La mère du printemps

Dossier : Arts, Lettres et SciencesMagazine N°584 Avril 2003Par : André COURTAIGNE (43)Rédacteur : M. D. INDJOUDJIAN (41)

J’ai connu il y a près de cin­quante-cinq ans l’auteur de ce beau récit, que je crois prin­ci­pa­le­ment auto­bio­gra­phique – et je n’ai pas vou­lu poser la moindre ques­tion sur la part de fic­tion qu’il peut conte­nir. En effet, ce n’est pas ce qui importe, mais la sin­cé­ri­té pro­fonde avec laquelle André Cour­taigne fait revivre un cer­tain Maroc d’il y a plus d’un demi-siècle, celui, de popu­la­tion ber­bère, où a été construit dans le Moyen-Atlas le grand bar­rage de Bin el Oui­dane. Celui-ci a per­mis l’irrigation de la plaine du Tad­la et l’alimentation de deux cen­trales hydroélectriques.

L’auteur, ingé­nieur d’une grande entre­prise de tra­vaux publics lors de la construc­tion (1949−1953) de ce bar­rage – dont le maître d’ouvrage était l’Énergie élec­trique du Maroc –, a tiré par­ti de quelles connais­sances ? Celles acquises à l’X ? À l’École des ponts et chaus­sées ? Au Mas­sa­chu­setts Ins­ti­tute of Tech­no­lo­gy (MIT) où, pen­dant l’été 1949, il a sui­vi notam­ment un cours de méca­nique des sols ? Peu importe ; car le récit montre à quel point l’efficacité devait plus à cer­taines qua­li­tés humaines qu’à des connais­sances tech­niques, au demeu­rant bien nécessaires.

Le titre : La mère du prin­temps. C’est la tra­duc­tion du nom que les Ber­bères don­naient à l’Oum er Rbia dans lequel se jette l’Oued el Abid, qui a creu­sé les gorges dans les­quelles a été construit Bin el Oui­dane. Ce “prin­temps” de la plaine que per­met l’Oum er Rbia, gon­flé de l’affluent venu de la mon­tagne, c’est le sym­bole de bien­faits pro­di­gieu­se­ment accrus par cette action de l’homme sur la nature.
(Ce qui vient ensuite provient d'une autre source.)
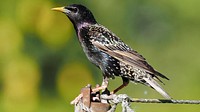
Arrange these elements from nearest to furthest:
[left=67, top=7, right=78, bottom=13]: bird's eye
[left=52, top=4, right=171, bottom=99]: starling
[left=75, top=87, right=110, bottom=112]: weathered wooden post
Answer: [left=75, top=87, right=110, bottom=112]: weathered wooden post < [left=52, top=4, right=171, bottom=99]: starling < [left=67, top=7, right=78, bottom=13]: bird's eye

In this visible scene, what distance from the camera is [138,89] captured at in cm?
1245

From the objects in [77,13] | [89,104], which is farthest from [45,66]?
[89,104]

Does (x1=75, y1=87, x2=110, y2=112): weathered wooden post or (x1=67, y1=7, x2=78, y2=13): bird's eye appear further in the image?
(x1=67, y1=7, x2=78, y2=13): bird's eye

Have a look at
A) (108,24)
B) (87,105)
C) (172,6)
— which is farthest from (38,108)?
(87,105)

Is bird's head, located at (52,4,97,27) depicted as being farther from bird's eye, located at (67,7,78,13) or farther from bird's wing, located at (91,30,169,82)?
bird's wing, located at (91,30,169,82)

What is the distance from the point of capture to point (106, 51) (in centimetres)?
679

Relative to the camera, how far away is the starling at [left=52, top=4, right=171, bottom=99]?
6.64 meters

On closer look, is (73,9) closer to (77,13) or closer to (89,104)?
(77,13)

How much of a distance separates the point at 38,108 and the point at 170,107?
1464mm

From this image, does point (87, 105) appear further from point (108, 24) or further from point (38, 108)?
point (108, 24)

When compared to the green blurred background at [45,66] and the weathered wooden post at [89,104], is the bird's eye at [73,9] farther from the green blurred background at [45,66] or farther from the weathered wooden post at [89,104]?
the green blurred background at [45,66]

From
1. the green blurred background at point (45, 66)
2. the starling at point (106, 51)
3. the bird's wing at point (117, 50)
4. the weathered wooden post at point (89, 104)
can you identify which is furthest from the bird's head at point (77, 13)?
the green blurred background at point (45, 66)

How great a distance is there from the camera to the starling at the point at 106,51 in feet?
21.8

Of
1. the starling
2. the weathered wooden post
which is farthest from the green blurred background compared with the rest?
the weathered wooden post
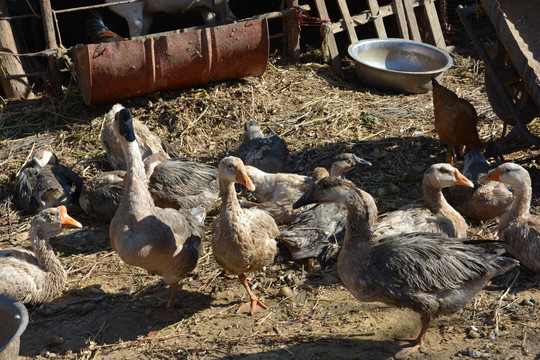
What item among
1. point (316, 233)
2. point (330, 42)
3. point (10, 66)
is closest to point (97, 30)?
point (10, 66)

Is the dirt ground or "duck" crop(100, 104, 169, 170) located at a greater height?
"duck" crop(100, 104, 169, 170)

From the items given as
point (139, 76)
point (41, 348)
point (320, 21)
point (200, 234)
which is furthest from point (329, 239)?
point (320, 21)

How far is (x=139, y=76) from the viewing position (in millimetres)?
7758

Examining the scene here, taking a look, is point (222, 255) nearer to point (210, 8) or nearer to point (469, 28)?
point (469, 28)

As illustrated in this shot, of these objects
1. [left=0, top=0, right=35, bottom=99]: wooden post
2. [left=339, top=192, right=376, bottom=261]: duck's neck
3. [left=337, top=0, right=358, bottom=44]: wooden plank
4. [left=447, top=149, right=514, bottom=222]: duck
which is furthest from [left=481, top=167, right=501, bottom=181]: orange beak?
[left=0, top=0, right=35, bottom=99]: wooden post

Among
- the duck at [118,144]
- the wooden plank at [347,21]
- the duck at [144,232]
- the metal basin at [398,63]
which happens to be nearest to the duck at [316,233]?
the duck at [144,232]

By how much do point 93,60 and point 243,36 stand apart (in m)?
1.97

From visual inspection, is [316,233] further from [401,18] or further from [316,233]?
[401,18]

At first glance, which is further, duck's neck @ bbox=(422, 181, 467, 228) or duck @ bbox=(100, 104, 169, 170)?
duck @ bbox=(100, 104, 169, 170)

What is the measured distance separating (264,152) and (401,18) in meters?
4.40

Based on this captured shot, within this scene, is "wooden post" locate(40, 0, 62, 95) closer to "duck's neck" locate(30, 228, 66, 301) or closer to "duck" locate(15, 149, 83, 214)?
"duck" locate(15, 149, 83, 214)

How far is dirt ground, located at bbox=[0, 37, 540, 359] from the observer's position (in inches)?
183

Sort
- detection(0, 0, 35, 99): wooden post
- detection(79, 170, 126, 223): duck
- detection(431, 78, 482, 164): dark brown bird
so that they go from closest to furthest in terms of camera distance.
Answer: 1. detection(79, 170, 126, 223): duck
2. detection(431, 78, 482, 164): dark brown bird
3. detection(0, 0, 35, 99): wooden post

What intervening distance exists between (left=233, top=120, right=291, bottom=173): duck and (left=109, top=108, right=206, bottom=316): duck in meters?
2.10
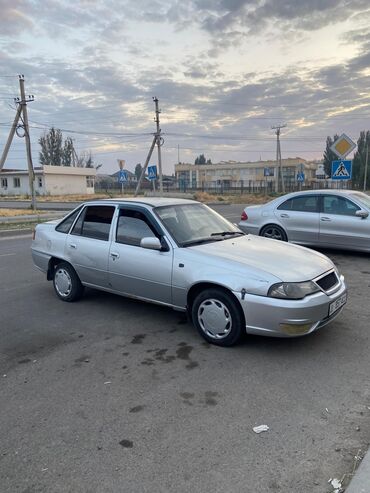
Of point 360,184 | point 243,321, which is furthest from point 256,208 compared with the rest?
point 360,184

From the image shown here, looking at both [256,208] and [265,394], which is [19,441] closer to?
[265,394]

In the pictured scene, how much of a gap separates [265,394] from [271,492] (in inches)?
43.6

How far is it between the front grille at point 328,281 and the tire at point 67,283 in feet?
11.0

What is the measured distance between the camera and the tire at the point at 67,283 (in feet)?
19.9

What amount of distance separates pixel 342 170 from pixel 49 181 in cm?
5055

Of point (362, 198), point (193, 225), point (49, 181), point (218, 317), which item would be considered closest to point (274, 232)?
point (362, 198)

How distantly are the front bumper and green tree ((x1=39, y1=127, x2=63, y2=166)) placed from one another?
274ft

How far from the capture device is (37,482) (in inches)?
98.7

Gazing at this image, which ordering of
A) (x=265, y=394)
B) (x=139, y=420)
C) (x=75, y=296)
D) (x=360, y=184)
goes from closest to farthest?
1. (x=139, y=420)
2. (x=265, y=394)
3. (x=75, y=296)
4. (x=360, y=184)

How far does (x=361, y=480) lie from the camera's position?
2.43 meters

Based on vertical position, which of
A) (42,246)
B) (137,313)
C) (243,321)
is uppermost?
(42,246)

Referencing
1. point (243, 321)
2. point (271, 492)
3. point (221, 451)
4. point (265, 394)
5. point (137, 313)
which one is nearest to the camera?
point (271, 492)

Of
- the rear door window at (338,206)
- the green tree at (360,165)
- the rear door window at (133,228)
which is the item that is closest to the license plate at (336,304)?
the rear door window at (133,228)

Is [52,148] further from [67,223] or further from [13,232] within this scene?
[67,223]
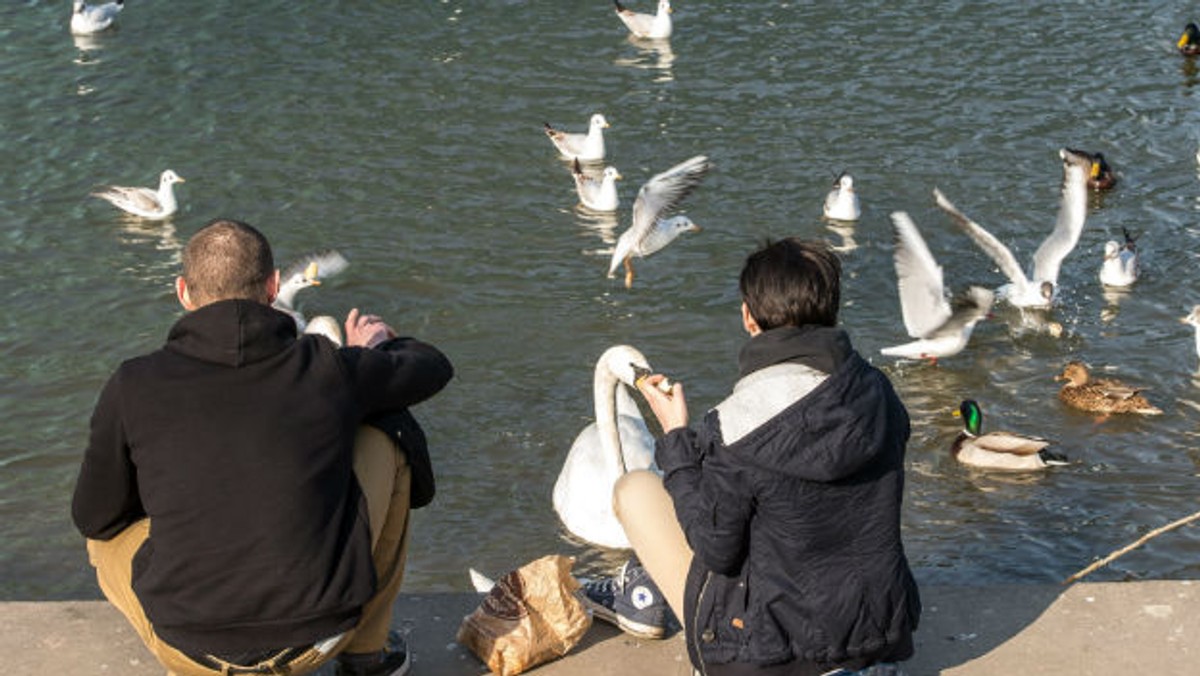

Dans ce récit, face à des res­pon­sa­bi­li­tés tech­niques, éco­no­miques et humaines, André, le jeune ingé­nieur, “ n e décou­vrait pas seule­ment le chan­tier, il se décou­vrait lui-même ”. Admi­ra­tif de Lyau­tey et du père de Fou­cauld, André est frap­pé par quelques lignes de ce der­nier, écrites en 1883, date qui lui semble pré­fi­gu­rer l’entrée de Bin el Oui­dane dans l’histoire.

Au fil des pages, le lec­teur par­tage les joies, les angoisses et les peines qui jalonnent les quatre ans d’effort. Il com­prend, comme l’auteur, com­bien il faut se défier d’idées reçues sur ces popu­la­tions, des cli­chés sur Arabes et Ber­bères, comme des juge­ments sur le com­por­te­ment des Fran­çais, tant il est vrai que les types de “ colons ” étaient divers.

Alors même qu’à cette époque les entre­prises de tra­vaux publics pas­saient d’un stade presque arti­sa­nal à un stade véri­ta­ble­ment indus­triel, les acci­dents que la nature fai­sait sur­ve­nir, sou­vent au prix de vies humaines, rap­pe­laient les hommes à la modestie.

Les ouvriers, pour la plu­part Ber­bères recru­tés sur place, savaient que leur tra­vail ne dure­rait qu’un petit nombre d’années ; mais aucun sans doute n’a com­pris long­temps avant la mise en eau que leurs vil­lages allaient dis­pa­raître. Et, même si le com­por­te­ment du maître d’ouvrage à leur égard a été sans reproche, le choix pour ces ouvriers n’en a pas été moins dou­lou­reux entre res­ter, un peu plus haut, dans leur cadre de vie tra­di­tion­nel ou se trans­for­mer en culti­va­teurs en des­cen­dant dans la plaine irriguée.

C’est sur ces dilemmes pour eux ; c’est, pour les ingé­nieurs, sur le déchi­re­ment de l’adieu à l’aventure humaine et tech­nique, que s’achève ce récit très pur.